Слыша долетающие до кузни всхлипывания Живули, Радча негодующе мотал головой. От баб и девок всегда одни беды — стоит только на Добычиных невесток посмотреть. И боярские дочки не умнее — Медвянка сама, по своей дурости, полезла на Стугну и нарвалась на печенегов, Сияну среди дня занесло неведомо каким ветром в церковь, прямо на подземный лаз с Галченей. Да и самый первый на свете человек, как рассказывал епископ, хлебнул горя из-за своей жены. «Чтобы я когда женился! — мысленно зарекался Радча, размеренно и старательно ударяя молотком по заготовке ключа. — Пусть хоть обсмеются — с женой-то еще глупее будешь».

Иоанн ждал на дворе епископа, и ничто там не обнаруживало беспокойства. Около полудня к нему явился Ярун.

— Как дело-то ваше? — спросил священник, ответив на приветствие купца. Он старался никак не показать того, что знает, а вид невозмутимого, довольного лица Яруна снова наполнил его сомнениями.

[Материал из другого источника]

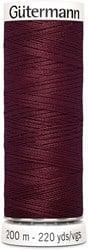 Gutermann Allesnaaigaren 200m - 369 - Haakgaren / Breigaren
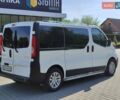 Белый Рено Трафик, объемом двигателя 2 л и пробегом 389 тыс. км за 11450 $, фото 19 на Automoto.ua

— Все слава Богу, спасибо вашим молитвам! — бодро ответил Ярун и низко поклонился. — Обо всем мы с ханским сыном столковались, он нас с честью принял и обещал, что вот-вот уведет орду. Теперь надобно скорее дары наши к нему переправить. Дал бы ты мне, отче честный, ключ от церквы. От лаза-то ключ у нас, за церковной дверью дело. Иоанн покачал головой.

— Ключу от дома Божьего быть в мирских руках не годится. Не обессудь, не дам.

— Да ты не бойся, образов не покрадем! — усмехаясь и показывая белые зубы, уговаривал его Ярун. — Чего нам в твоей церкве? Нам бы только до лаза добраться. А утром назад возьмешь, никто и не узнает.